On Wednesday 12 July 2006 7:19 pm, you wrote:
> Darren Dale wrote:
> > On Wednesday 12 July 2006 16:16, Mark Bakker wrote:
> >>I am following up on the discussion of passing a single 2D array to plot.
> >>Wouldn't it make more sense that, in Python array style,
> >>if you give it a single N x K argument you plot rows against the first
> >> row?
> >
> > That's not the behavior I would have expected. I would have expected each
> > row to be plotted as a funtion of the column index, just like
> > plot([1,2,3,4]) is done now, but with each row in a different color. I
> > would like
> > plot([1,2,3,4], array([[1,2,3,4],[2,3,4,5]])) to plot two lines as a
> > function of the single x-list, and I would like 
> > plot(array([[1,2,3,4],[2,3,4,5]]), array([[1,2,3,4],[2,3,4,5]])) to take
> > the next obvious step. I *think* matlab does this, but its been so long
> > since I used it...
>
> I was afraid someone would bring up these possibilities...

Let me temper what I said. *If* a change was considered, what I described 
seems to be the most intuitive behavior.

> We are going to have some tradeoffs among matlab compatibility, internal
> consistency, and adherence to the underlying data storage model.

agreed

> Here is what Matlab does (and in one respect it is not what I thought I
> remembered):
>
> 1) Given a single NxK matrix, it plots each column against the row index.

■ Collected material
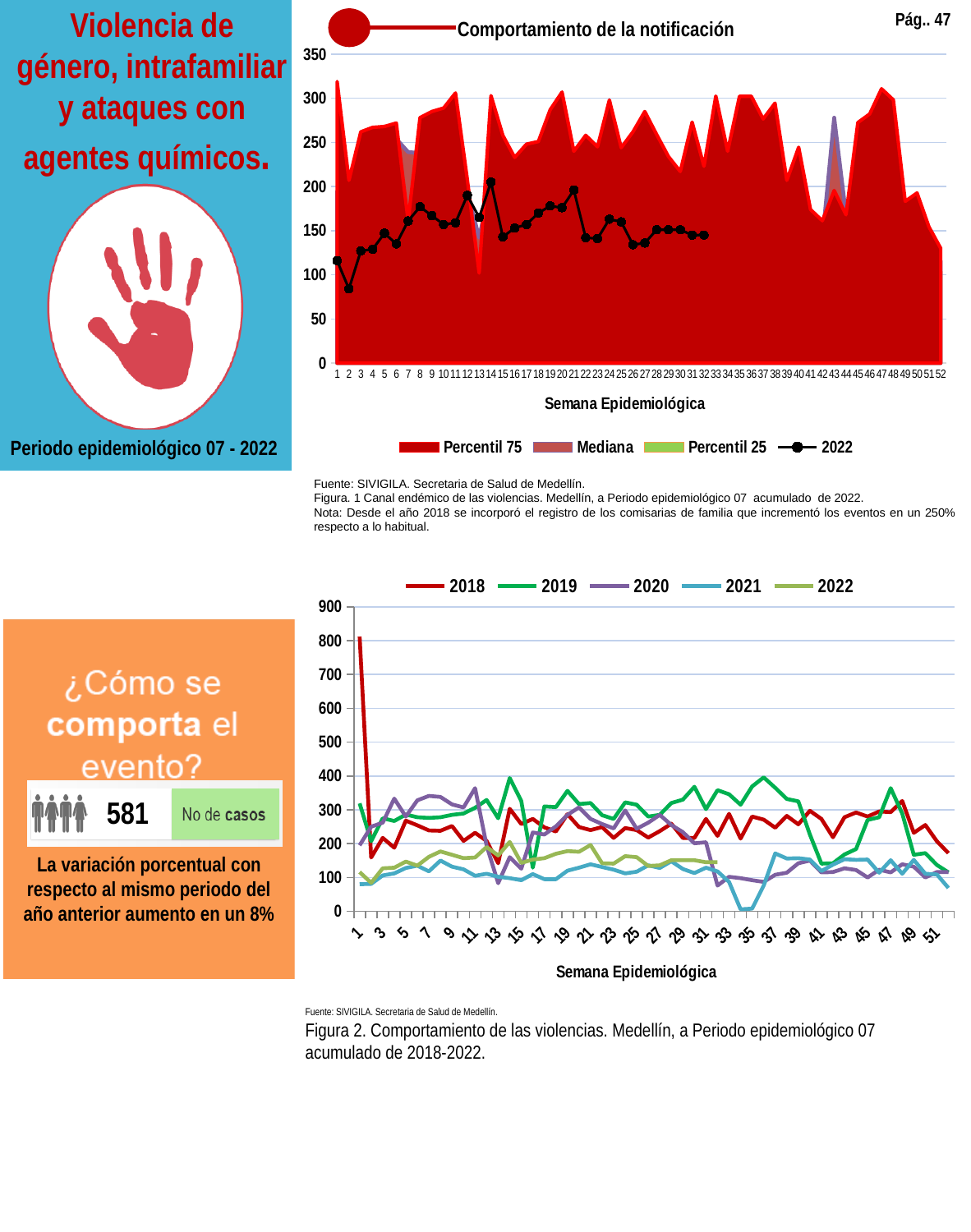
In the chart titled 'Comportamiento de la notificación', is the value of the Percentil 75 area at week 1 greater or less than 300? greater In the bottom chart (Figura 2), is the value of the 2018 series at week 1 greater or less than 700? greater In the chart titled 'Comportamiento de la notificación', what is the label of the x axis? Semana Epidemiológica In the chart titled 'Comportamiento de la notificación', how many series does the legend list? 4 In the bottom chart (Figura 2), is the value of the 2019 series at week 15 greater or less than 300? greater What kind of chart is the bottom chart (Figura 2)? line chart In the bottom chart (Figura 2), how many series does the legend list? 5 In the bottom chart (Figura 2), which series reaches the highest value on the chart? 2018 In the chart titled 'Comportamiento de la notificación', how many epidemiological weeks are shown on the x axis? 52 In the chart titled 'Comportamiento de la notificación', what is the highest value shown on the y axis? 350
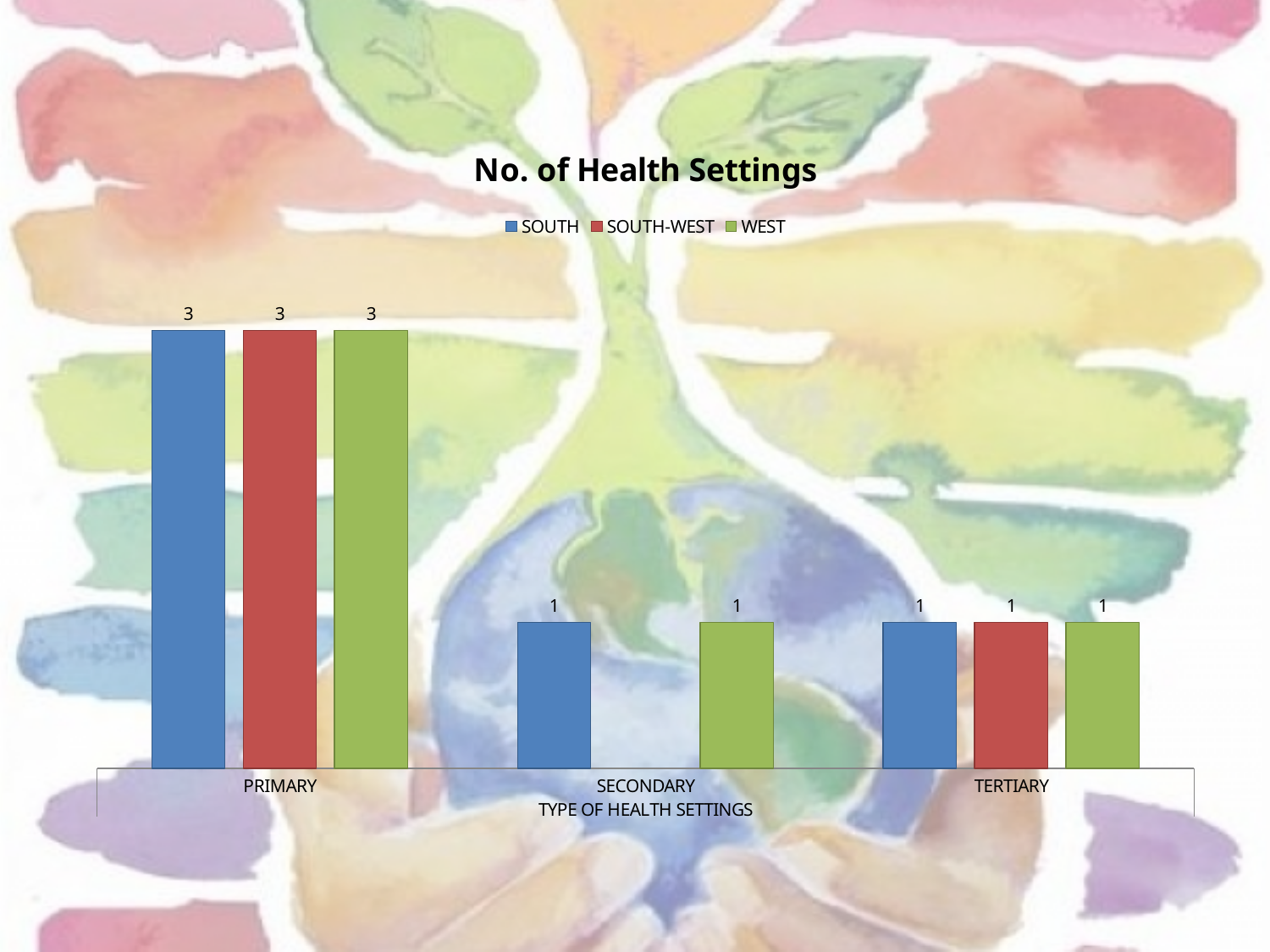
What is the title of the chart? No. of Health Settings What kind of chart is shown on the slide? bar chart Which category has the highest value for the SOUTH series? PRIMARY What is the x-axis title of the chart? TYPE OF HEALTH SETTINGS How many categories are shown on the x axis? 3 What is the value for SOUTH-WEST in the TERTIARY category? 1 What is the difference between the SOUTH value for PRIMARY and the SOUTH value for SECONDARY? 2 Which is larger: the WEST value for PRIMARY or the WEST value for TERTIARY? PRIMARY Do the values for the SOUTH series rise or fall from PRIMARY to TERTIARY? fall How many series does the legend list? 3 What is the value for WEST in the SECONDARY category? 1 What is the value for SOUTH in the PRIMARY category? 3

■ Tasks to perform
1 – In the email thread, what does Matlab do when given a single NxK matrix?
2 – Transcribe the part of the email thread starting with "On Wednesday 12 July 2006 7:19" and going on through "array to plot.".
The material has nothing to do with what follows.

■ Solutions for each task
1 – It plots each column against the row index.

2 –
On Wednesday 12 July 2006 7:19 pm, you wrote:
> Darren Dale wrote:
> > On Wednesday 12 July 2006 16:16, Mark Bakker wrote:
> >>I am following up on the discussion of passing a single 2D array to plot.